Hundreds Attend Memorial Service for Civil Rights Icon Maxine Smith

(Memphis) At Metropolitan Baptist Church on Walker Avenue, hundreds show up to remember a civil rights icon many simply called Maxine.

Mayor A C Wharton and Mrs. Smith were neighbors and friends. He said her work was a role model for the entire community.

“She modeled courage. She embraced challenge and she allowed us to sit at her feet to be tutored in the right thing to do,” Wharton said.

Mourners filled the pews of the sanctuary. Roslyn Brock with the National NAACP read a letter from President Obama addressed to Mrs Smith’s son, Vasco Junior.

“Maxine devoted her life to the struggle for fairness and quality in America. She broke through doors long closed to African-Americans,” Brock said.
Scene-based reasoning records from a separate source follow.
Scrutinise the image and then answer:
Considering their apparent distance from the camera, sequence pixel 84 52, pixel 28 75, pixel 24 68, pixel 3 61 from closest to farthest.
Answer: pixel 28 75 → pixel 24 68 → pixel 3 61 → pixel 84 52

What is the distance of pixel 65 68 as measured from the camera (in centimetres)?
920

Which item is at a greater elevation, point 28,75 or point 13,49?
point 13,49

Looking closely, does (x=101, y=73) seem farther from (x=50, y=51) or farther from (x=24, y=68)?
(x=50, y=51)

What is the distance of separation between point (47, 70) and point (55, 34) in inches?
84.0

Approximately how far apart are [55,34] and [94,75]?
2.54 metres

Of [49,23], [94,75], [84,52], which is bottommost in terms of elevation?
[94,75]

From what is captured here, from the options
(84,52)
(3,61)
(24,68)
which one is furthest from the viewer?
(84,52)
From politicians to friends and neighbors, they are here to celebrate Mrs. Smith’s lifetime of Civil Rights activism with her late husband, Dr. Vasco Smith.

Autozone founder Pitt Hyde remembered the couple with a laugh.
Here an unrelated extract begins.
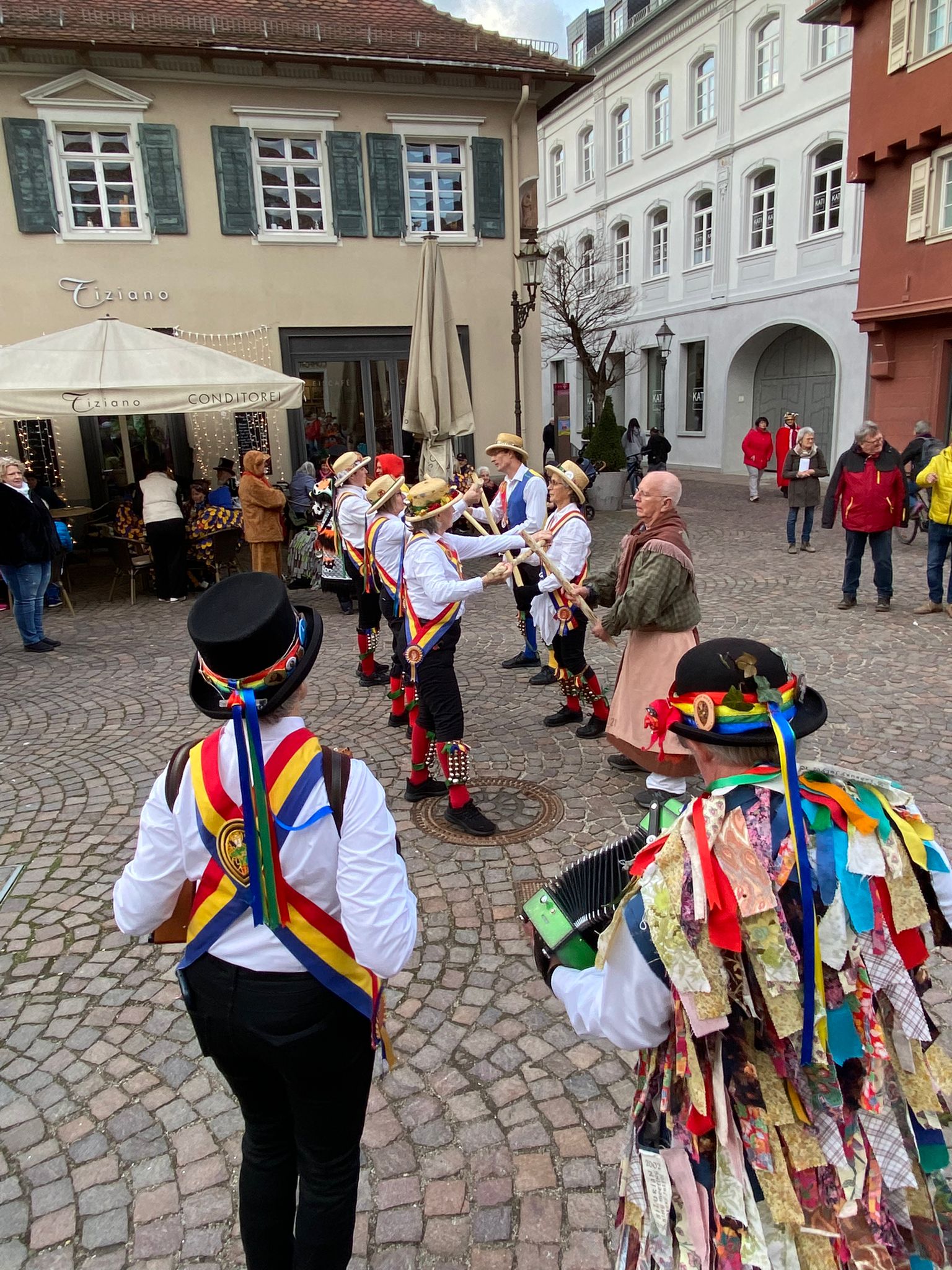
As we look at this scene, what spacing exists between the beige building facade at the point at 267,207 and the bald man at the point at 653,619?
10220 millimetres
“Together they have been allowed to go up to the mountain and enter the promised land where all of us are judged by the content of our character and not the color of our sin. I mean skin(laughter). That goes to me(laughter),” Hyde said.

The audience was filled with city, county, state and national leaders. Many such as Congressman Steve Cohen crediting their political careers to Mrs. Smith.
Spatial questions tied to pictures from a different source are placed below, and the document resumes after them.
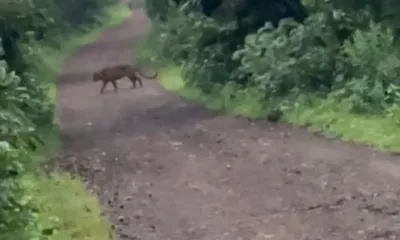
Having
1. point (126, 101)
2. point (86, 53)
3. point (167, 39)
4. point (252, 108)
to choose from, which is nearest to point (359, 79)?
point (252, 108)

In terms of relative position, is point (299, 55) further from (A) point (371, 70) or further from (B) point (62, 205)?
(B) point (62, 205)

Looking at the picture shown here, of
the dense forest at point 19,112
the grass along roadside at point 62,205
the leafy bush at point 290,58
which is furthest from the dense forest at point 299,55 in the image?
the grass along roadside at point 62,205

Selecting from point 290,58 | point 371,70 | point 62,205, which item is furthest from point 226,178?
point 290,58

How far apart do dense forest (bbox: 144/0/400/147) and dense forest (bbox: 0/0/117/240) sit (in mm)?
3374

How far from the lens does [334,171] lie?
10344 millimetres

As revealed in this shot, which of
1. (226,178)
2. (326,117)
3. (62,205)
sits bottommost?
(326,117)

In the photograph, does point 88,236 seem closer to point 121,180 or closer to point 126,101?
point 121,180

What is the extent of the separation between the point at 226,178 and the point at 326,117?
3.26m

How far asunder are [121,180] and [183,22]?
11.5 m

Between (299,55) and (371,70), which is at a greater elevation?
(371,70)

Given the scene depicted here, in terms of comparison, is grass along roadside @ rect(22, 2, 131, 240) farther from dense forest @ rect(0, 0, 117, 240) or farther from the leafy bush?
the leafy bush

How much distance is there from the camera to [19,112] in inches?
408

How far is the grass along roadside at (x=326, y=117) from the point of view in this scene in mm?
11833

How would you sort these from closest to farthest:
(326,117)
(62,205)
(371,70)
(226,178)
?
(62,205) → (226,178) → (326,117) → (371,70)
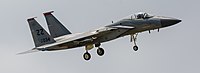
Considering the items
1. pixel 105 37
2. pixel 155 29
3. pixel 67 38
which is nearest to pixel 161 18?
pixel 155 29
“It was difficult for Maxine to tell one of her political children, Willie Herenton, and a protegĂ© who looked up to her, Tomeka Hart, that she was going to support Steve Cohen for Congress, but she was brave and courageous to do that as she did with other things,” Cohen said.

Mrs. Smith’s fight for civil rights began when she was denied admission to then Memphis State University and became a member of the NAACP and eventually became its Executive Secretary.

She fought to desegregate public schools and facilities, which had denied access to African-Americans and for better conditions for striking sanitation workers in 1968. Mrs. Smith was elected to the Memphis Board of Education in 1971. She helped pave the way to Dr. Willie Herenton becoming the city’s first black school superintendent and the first elected African-American mayor.

Beverly Robertson is executive director of the National Civil Rights Museum in Memphis.

“As Maxine fought courageously for change, she refused to lie down to intimidation or kowtow to humiliation,” Robertson said.

Mrs. Smith died Friday of last week after a lengthy illness brought on by heart problems, but many such as Rev. Rosalyn Nichols said her heart kept beating until the end to help others.

“Maxine took hell into her heart, went to jail, paid the price, took the stand gave her all so you and i could sit and stand, go and play and dream. She took which was impure and gave us back hope, faith and love,” Nichols said.

Maxine Smith, a one of a kind icon, many say forever changed the heart and soul of Memphis,.